> **Material provided**
-*-*-
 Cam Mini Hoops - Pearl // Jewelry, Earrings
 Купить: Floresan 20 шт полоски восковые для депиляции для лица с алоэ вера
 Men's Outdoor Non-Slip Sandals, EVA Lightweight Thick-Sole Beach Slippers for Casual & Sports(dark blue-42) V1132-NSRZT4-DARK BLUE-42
-*-*-
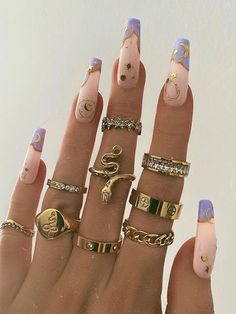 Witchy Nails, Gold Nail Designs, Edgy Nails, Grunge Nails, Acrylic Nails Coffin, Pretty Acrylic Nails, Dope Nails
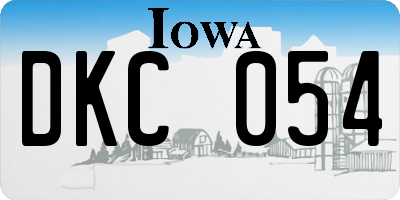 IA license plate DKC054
-*-*-
> **Your goal**
Reproduce the data starting with the line that contains "Cam Mini Hoops - Pearl // Jewelry, Earrings" and going on through the line that contains "Men's Outdoor Non-Slip".

> **Result**
 Cam Mini Hoops - Pearl // Jewelry, Earrings
 Купить: Floresan 20 шт полоски восковые для депиляции для лица с алоэ вера
 Men's Outdoor Non-Slip Sandals, EVA Lightweight Thick-Sole Beach Slippers for Casual & Sports(dark blue-42) V1132-NSRZT4-DARK BLUE-42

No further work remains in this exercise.